_Verilen metin_
Girişin hemen batısında I. Sarduri tarafından Assur diliyle yazılmış çivi yazılı kitabelerin bulunduğu Sarduri Burcu (Madır Burcu) yer alıyor. Kalenin kuzeybatı ucundan yukarıya çıkıldığında, Urartu Kralı I. Argisti'nin mezar anıtının yanı sıra, giriş kısmındaki duvarlarda çivi yazılı yıllıklar göz kamaştırıyor. Kalenin güney kesiminde ise Urartu krallarına ait mezar odaları yer alıyor. Kalenin civarı da oldukça ilginç enstanteneler barındırıyor. Van Kalesi'nin gölgesinde yer alan minik bir alabalık yetiştirme çifliği bu ilginç enstantenelerden biri. Güneyde eski Van şehrine ait kalıntılar var... Toprağı azıcık eşelediğinizde bile çanak çömlek kalıntılarına rastlamanız mümkün... Selçuklu Dönemi'ne ait Ulu Camii ile Osmanlı Dönemi'ne ait Kaya Çelebi ve Hüsrev Paşa Camileri görülmeye değer diğer mekanlar arasında.
Van-Tatvan karayolu üzerinde, Van'a 55 km. uzaklıkta, Akdamar Adası'na kalkan motorların iskelesi bulunuyor. İskeleden yirmi dakikalık bir motor yolculuğu ile ulaşılan Akdamar Adası, Ermeni taş işçiliğinin mükemmel örneklerinden biri olan Akdamar Kilisesi'ne ev sahipliği yapıyor. Yörede hüküm süren Vaspurakan Hanedanınca, Kral I. Gagik tarafından M.S. 915-921 yılları arasında Mimar Keşiş Manuel'e yaptırılan kilise, merkezi kubbeli, dört yapraklı yonca biçimli haç planında olup, kırmızı kesme tüf taşlarıyla inşa edilmiş.
Yapının dışındaki taş kabartmalarda İncil ve Tevrat'dan alınan dini konuların yanı sıra, dünyevi konular, saray hayatı, av sahneleri, insan ve hayvan figürleri tasvir edilmiş. Kilise duvarlarının iç yüzeyleri günümüzde hemen hemen kaybolmaya yüz tutan dini konulu fresklerle bezenmiş... Bu duvar resimleri yöredeki en kapsamlı ve en erken tarihli örnekler olarak ayrı bir önem taşıyor.
Van il merkezinin 37 km. güneyinde, Van-Tatvan karayolu üzerinde yer alan Gevaş, Urartular Dönemi'nden beri önemli bir yerleşim yeri olmuş. M.S. 14. yy.'a ait Selçuklu mezarlığı, Urartularca kurulmuş ve sonradan Selçuklular tarafından da kullanılmış olan Halime Hatun Kümbeti ve 400'den fazla mezar içeren mezarlık, Selçuklu taş sanatının kendine özgü yapısını gözler önüne sermekte.

_Verilen görev A_
Aşağıdaki ifadelerin Van ve çevresini anlatan metne uyup uymadığını belirtin. Her biri için evet ya da hayır deyin ve karara dayanak olan sözleri metinden aynen aktarın.
(i) Akdamar Kilisesi kırmızı kesme tüf taşlarıyla inşa edilmiştir.
(ii) Akdamar Adası'na kalkan motorların iskelesi Van'a 37 km uzaklıktadır.
(iii) Sarduri Burcu girişin hemen doğusunda yer alır.
_Verilen görev B_
Van ve çevresini anlatan metni, son cümlesinden sonra kaldığı yerden sürdürün.

_Kayıt kümesi_
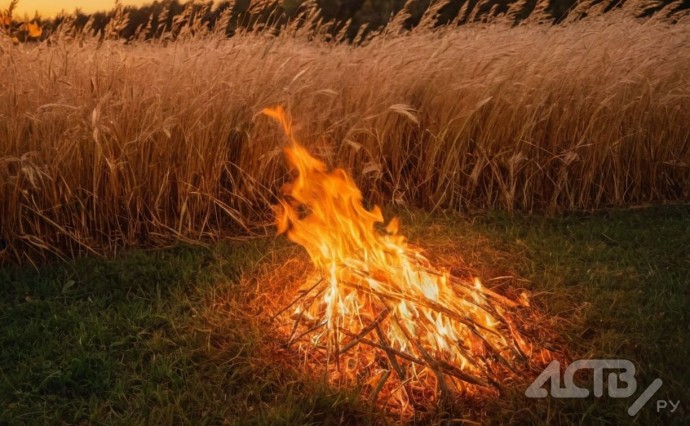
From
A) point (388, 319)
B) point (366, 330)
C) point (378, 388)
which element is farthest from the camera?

_Beklenen cevap A_
(i) Evet: "kırmızı kesme tüf taşlarıyla inşa edilmiş"
(ii) Hayır: "Van'a 55 km. uzaklıkta, Akdamar Adası'na kalkan motorların iskelesi bulunuyor"
(iii) Hayır: "Girişin hemen batısında I. Sarduri tarafından Assur diliyle yazılmış çivi yazılı kitabelerin bulunduğu Sarduri Burcu (Madır Burcu) yer alıyor"

_Beklenen cevap B_
Van'ın 24 km. güneydoğusunda bulunan Çavuştepe Kalesi M.Ö. 764-735 yılları arasında hüküm süren Urartu Kralı II. Sarduri tarafından inşa ettirilmiş... 1961 yılından beri Türk bilimadamlarınca kazı yapılan Çavuştepe'de; Aşağı ve Yukarı Kale, ortada ana giriş kapısı ile birleşiyor. Doğu'da bulunan Yukarı Kale'de büyük bir kaya platformu ve Urartu Baş Tanrısı Haldi'ye ait tapınak bulunuyor. Aşağı Kale' de çok sayıda atölye binasıyla 4-5 m. yüksekliğinde taş surlar, saray, depo, mahzenler ve Urartu Tanrısı İrmuşini'ye ait tapınak yer alıyor.
Hoşap Kalesi: Kale Çavuştepe'nin 40 km. doğusunda yer alıyor. 1643 yılında Osmanlılara bağlı Mahmudilerin Beyi Sarı Süleyman tarafından yaptırılan kale kendisi ile aynı adı taşıyan Hoşap Suyu'nun sarp kayalıkları üzerinde yükseliyor. Kalenin batıya bakan girişi ve özgün kapısı bozulmadan günümüze kadar ulaşabilmiş...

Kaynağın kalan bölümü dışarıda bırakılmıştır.